As an example in the accessibility realm, if a form control does not have an associated label, the JAWS and VoiceOver screen readers will implement algorithms to auto-associate adjacent text to the control. In short, they guess what the label probably is. While this can improve the user experience in many cases, this semantic automation often fails. Even a line break or spanned text can break the current algorithms. And worse, an incorrect label for a control might be read if the layout is complex or different than the norm (such as when labels for checkboxes are placed to the left the checkboxes) .
When computers guess, the results are often not very good. But guessing is usually better than nothing.
Automation and Evaluation
I had switched my primary evaluation platform from JAWS to VoiceOver some time ago because until recently, VoiceOver did not implement semantic automation. It was very literal. If a text box was not properly labeled, it simply identified the presence of the text box, even if there was descriptive text next to it. With the release of iOS5 and Lion, VoiceOver will now auto-associate the adjacent text. When done correctly, this will be very helpful to users, but for evaluation, there’s no way to know if label text is actually associated or if VoiceOver or JAWS is just assuming it should be. And there’s no option to disable this functionality.
This creates a situation where screen reader evaluation and even user testing may not accurately reveal underlying accessibility issues. But this begs the question, if the user agent fixes the issue most of the time, is it really an issue at all?
Automation and Conformance
In order to be compliant with the Web Content Accessibility Guidelines 2.0, you have to implement accessibility. These guidelines don’t address or allow semantic automation. But what if they did? Most of the impactful success criteria could be automated by user agents to some extent:
- 1.1.1 – Alternative text: Image analysis could be performed to determine the content or description of an image.
- 1.2 – Captions and transcripts: Audio recognition could be done to auto-generate a transcript and captions, similar to YouTube’s automatic captioning functionality.
- 1.3.1 – Information and relationships: Headings could be assumed based on text size, length, and location. Form labels could be auto-associated. Table headings could be assumed based on styling and table structure. Lists could be auto-generated when numbers, bullets, sequential items, etc. are used.
- 1.3.2 – Meaningful sequence: The reading and navigation order of content could be based on the visual layout, rather than the underlying markup.
- 1.4.1 – Color, 1.4.3 – Contrast: Browsers could automatically replace colors or increase contrast if they don’t meet certain thresholds.
- 1.4.5 – Images of text: Character recognition could be implemented to replace images of text with true text.
- 2.4.1 – Bypass blocks: A user agent could analyze the document and define navigable page areas based on structure and visual presentation. VoiceOver does this now with auto-webspots.
- 2.4.4 – Link purpose: Screen readers could analyze link context to turn “Click here” into meaningful, descriptive text.
- 3.1.1 and 3.1.2 – Language of Page and Parts: The computer could determine the language of content automatically, or even automatically translate it.
And there’s more. These types of semantic automation would all be very beneficial to users with disabilities, but they will never be as good as authors just doing it right.
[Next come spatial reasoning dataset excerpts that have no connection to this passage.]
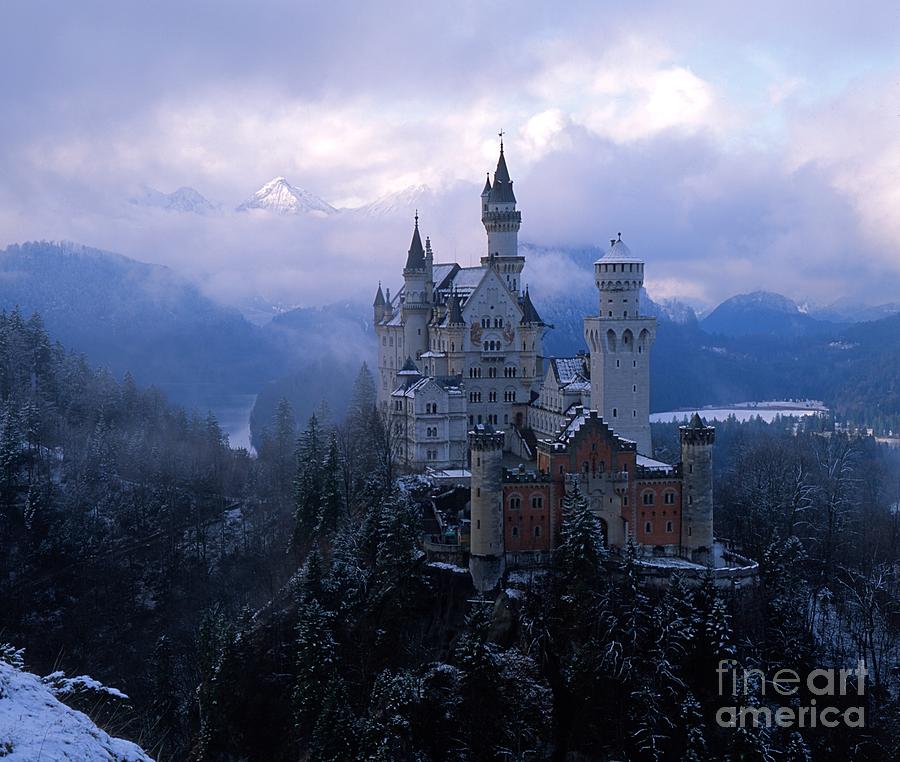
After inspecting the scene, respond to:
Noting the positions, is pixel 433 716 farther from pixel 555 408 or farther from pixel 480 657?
pixel 555 408

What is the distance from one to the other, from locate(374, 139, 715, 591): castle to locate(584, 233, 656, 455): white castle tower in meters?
0.09

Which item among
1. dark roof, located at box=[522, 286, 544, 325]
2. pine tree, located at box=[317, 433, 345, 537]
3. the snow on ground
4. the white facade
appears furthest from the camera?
dark roof, located at box=[522, 286, 544, 325]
Defining the boundaries between what the web page author’s intentions are and what the browser can automatically do for the user is difficult. Should a screen reader automatically perform image analysis on an image that is missing alternative text? Should it do so even though this would present incorrect content much of the time? How would a user know if the screen reader is presenting true page semantics or automated semantics? How can the algorithms be improved to avoid spectacular failures in semantic automation? Etc.
Then Why Bother?
If screen readers automatically and correctly associate form controls for 95% of controls, why bother using label elements? If computers can usually determine table headers or heading structure or video transcripts, etc., then is it worth the effort to do it on my own? Of course the only way to ensure that accessibility is done right, is for authors to do it right. Semantic automation will never be perfect, yet because accessibility is about the human experience, it’s the obligation of the assistive technology to provide the best experience, regardless of the page’s accessibility or lack thereof.
The question is, then, what will ultimately lead to most optimal accessibility? Avoiding semantic automation so that authors are more motivated and required to do it right, or implementing eternally-less-than-perfect semantic automation with the knowledge that authors might never bother to do it right? As with most things in accessibility, the answer is probably somewhere in the middle. What do you think?